▶ DATA SUPPLIED:
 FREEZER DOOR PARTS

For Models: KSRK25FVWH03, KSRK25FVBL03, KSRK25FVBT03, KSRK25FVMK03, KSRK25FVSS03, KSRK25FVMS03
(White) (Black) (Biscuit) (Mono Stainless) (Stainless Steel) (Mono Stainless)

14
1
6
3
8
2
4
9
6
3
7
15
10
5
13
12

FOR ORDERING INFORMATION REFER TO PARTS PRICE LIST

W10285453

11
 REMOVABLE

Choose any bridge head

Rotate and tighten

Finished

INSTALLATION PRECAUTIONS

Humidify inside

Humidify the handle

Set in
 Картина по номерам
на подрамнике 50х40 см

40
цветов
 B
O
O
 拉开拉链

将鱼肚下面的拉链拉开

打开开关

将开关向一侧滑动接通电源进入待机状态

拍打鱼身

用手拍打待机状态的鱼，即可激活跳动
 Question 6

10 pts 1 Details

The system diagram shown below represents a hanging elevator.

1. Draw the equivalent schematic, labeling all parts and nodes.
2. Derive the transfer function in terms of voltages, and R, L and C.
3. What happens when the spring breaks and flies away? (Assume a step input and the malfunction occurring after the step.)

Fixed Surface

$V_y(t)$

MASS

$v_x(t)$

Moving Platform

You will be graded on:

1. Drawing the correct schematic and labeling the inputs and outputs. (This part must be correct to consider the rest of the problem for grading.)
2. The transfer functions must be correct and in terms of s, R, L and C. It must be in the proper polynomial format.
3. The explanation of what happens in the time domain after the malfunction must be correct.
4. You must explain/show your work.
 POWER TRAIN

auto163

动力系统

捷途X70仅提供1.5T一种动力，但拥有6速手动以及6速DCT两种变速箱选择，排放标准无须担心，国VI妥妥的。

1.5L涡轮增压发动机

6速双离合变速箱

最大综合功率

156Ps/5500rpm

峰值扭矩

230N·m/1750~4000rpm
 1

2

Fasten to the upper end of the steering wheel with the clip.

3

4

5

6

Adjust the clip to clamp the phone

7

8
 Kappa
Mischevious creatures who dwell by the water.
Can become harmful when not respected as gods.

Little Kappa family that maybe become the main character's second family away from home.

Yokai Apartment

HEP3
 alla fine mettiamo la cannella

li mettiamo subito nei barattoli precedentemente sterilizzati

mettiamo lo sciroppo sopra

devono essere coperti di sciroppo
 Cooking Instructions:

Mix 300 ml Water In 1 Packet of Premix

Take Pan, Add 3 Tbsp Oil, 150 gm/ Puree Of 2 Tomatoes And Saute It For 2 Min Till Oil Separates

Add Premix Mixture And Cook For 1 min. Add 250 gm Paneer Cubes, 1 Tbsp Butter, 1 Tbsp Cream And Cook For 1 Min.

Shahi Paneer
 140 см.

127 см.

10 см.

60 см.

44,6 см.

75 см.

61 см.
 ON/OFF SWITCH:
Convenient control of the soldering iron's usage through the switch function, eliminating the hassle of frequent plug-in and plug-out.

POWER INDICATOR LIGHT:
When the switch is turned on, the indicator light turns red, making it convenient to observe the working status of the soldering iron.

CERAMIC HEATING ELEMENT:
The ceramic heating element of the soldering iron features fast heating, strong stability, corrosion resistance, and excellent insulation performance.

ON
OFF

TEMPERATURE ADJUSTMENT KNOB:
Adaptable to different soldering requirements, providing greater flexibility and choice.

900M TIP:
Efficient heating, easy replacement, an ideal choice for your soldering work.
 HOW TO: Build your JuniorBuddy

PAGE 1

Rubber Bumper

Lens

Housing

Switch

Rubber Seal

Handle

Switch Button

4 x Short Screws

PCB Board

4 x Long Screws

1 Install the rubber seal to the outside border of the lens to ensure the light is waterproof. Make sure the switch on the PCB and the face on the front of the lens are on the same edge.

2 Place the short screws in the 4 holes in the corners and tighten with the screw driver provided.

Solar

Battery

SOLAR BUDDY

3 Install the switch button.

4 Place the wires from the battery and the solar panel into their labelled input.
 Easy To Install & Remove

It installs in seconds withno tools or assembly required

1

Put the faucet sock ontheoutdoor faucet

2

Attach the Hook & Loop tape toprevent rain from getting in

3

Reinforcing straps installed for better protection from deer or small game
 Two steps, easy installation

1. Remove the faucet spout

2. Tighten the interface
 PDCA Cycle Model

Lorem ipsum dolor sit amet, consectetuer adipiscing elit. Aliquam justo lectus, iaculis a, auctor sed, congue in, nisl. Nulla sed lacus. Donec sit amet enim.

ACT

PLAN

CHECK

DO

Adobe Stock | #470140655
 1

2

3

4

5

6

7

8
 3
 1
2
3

▶ YOUR GOAL: For this exercise, restate each of the entries without any deviation.

▶ WRITTEN RESPONSE:
 FREEZER DOOR PARTS

For Models: KSRK25FVWH03, KSRK25FVBL03, KSRK25FVBT03, KSRK25FVMK03, KSRK25FVSS03, KSRK25FVMS03
(White) (Black) (Biscuit) (Mono Stainless) (Stainless Steel) (Mono Stainless)

14
1
6
3
8
2
4
9
6
3
7
15
10
5
13
12

FOR ORDERING INFORMATION REFER TO PARTS PRICE LIST

W10285453

11
 REMOVABLE

Choose any bridge head

Rotate and tighten

Finished

INSTALLATION PRECAUTIONS

Humidify inside

Humidify the handle

Set in
 Картина по номерам
на подрамнике 50х40 см

40
цветов
 B
O
O
 拉开拉链

将鱼肚下面的拉链拉开

打开开关

将开关向一侧滑动接通电源进入待机状态

拍打鱼身

用手拍打待机状态的鱼，即可激活跳动
 Question 6

10 pts 1 Details

The system diagram shown below represents a hanging elevator.

1. Draw the equivalent schematic, labeling all parts and nodes.
2. Derive the transfer function in terms of voltages, and R, L and C.
3. What happens when the spring breaks and flies away? (Assume a step input and the malfunction occurring after the step.)

Fixed Surface

$V_y(t)$

MASS

$v_x(t)$

Moving Platform

You will be graded on:

1. Drawing the correct schematic and labeling the inputs and outputs. (This part must be correct to consider the rest of the problem for grading.)
2. The transfer functions must be correct and in terms of s, R, L and C. It must be in the proper polynomial format.
3. The explanation of what happens in the time domain after the malfunction must be correct.
4. You must explain/show your work.
 POWER TRAIN

auto163

动力系统

捷途X70仅提供1.5T一种动力，但拥有6速手动以及6速DCT两种变速箱选择，排放标准无须担心，国VI妥妥的。

1.5L涡轮增压发动机

6速双离合变速箱

最大综合功率

156Ps/5500rpm

峰值扭矩

230N·m/1750~4000rpm
 1

2

Fasten to the upper end of the steering wheel with the clip.

3

4

5

6

Adjust the clip to clamp the phone

7

8
 Kappa
Mischevious creatures who dwell by the water.
Can become harmful when not respected as gods.

Little Kappa family that maybe become the main character's second family away from home.

Yokai Apartment

HEP3
 alla fine mettiamo la cannella

li mettiamo subito nei barattoli precedentemente sterilizzati

mettiamo lo sciroppo sopra

devono essere coperti di sciroppo
 Cooking Instructions:

Mix 300 ml Water In 1 Packet of Premix

Take Pan, Add 3 Tbsp Oil, 150 gm/ Puree Of 2 Tomatoes And Saute It For 2 Min Till Oil Separates

Add Premix Mixture And Cook For 1 min. Add 250 gm Paneer Cubes, 1 Tbsp Butter, 1 Tbsp Cream And Cook For 1 Min.

Shahi Paneer
 140 см.

127 см.

10 см.

60 см.

44,6 см.

75 см.

61 см.
 ON/OFF SWITCH:
Convenient control of the soldering iron's usage through the switch function, eliminating the hassle of frequent plug-in and plug-out.

POWER INDICATOR LIGHT:
When the switch is turned on, the indicator light turns red, making it convenient to observe the working status of the soldering iron.

CERAMIC HEATING ELEMENT:
The ceramic heating element of the soldering iron features fast heating, strong stability, corrosion resistance, and excellent insulation performance.

ON
OFF

TEMPERATURE ADJUSTMENT KNOB:
Adaptable to different soldering requirements, providing greater flexibility and choice.

900M TIP:
Efficient heating, easy replacement, an ideal choice for your soldering work.
 HOW TO: Build your JuniorBuddy

PAGE 1

Rubber Bumper

Lens

Housing

Switch

Rubber Seal

Handle

Switch Button

4 x Short Screws

PCB Board

4 x Long Screws

1 Install the rubber seal to the outside border of the lens to ensure the light is waterproof. Make sure the switch on the PCB and the face on the front of the lens are on the same edge.

2 Place the short screws in the 4 holes in the corners and tighten with the screw driver provided.

Solar

Battery

SOLAR BUDDY

3 Install the switch button.

4 Place the wires from the battery and the solar panel into their labelled input.
 Easy To Install & Remove

It installs in seconds withno tools or assembly required

1

Put the faucet sock ontheoutdoor faucet

2

Attach the Hook & Loop tape toprevent rain from getting in

3

Reinforcing straps installed for better protection from deer or small game
 Two steps, easy installation

1. Remove the faucet spout

2. Tighten the interface
 PDCA Cycle Model

Lorem ipsum dolor sit amet, consectetuer adipiscing elit. Aliquam justo lectus, iaculis a, auctor sed, congue in, nisl. Nulla sed lacus. Donec sit amet enim.

ACT

PLAN

CHECK

DO

Adobe Stock | #470140655
 1

2

3

4

5

6

7

8
 3
 1
2
3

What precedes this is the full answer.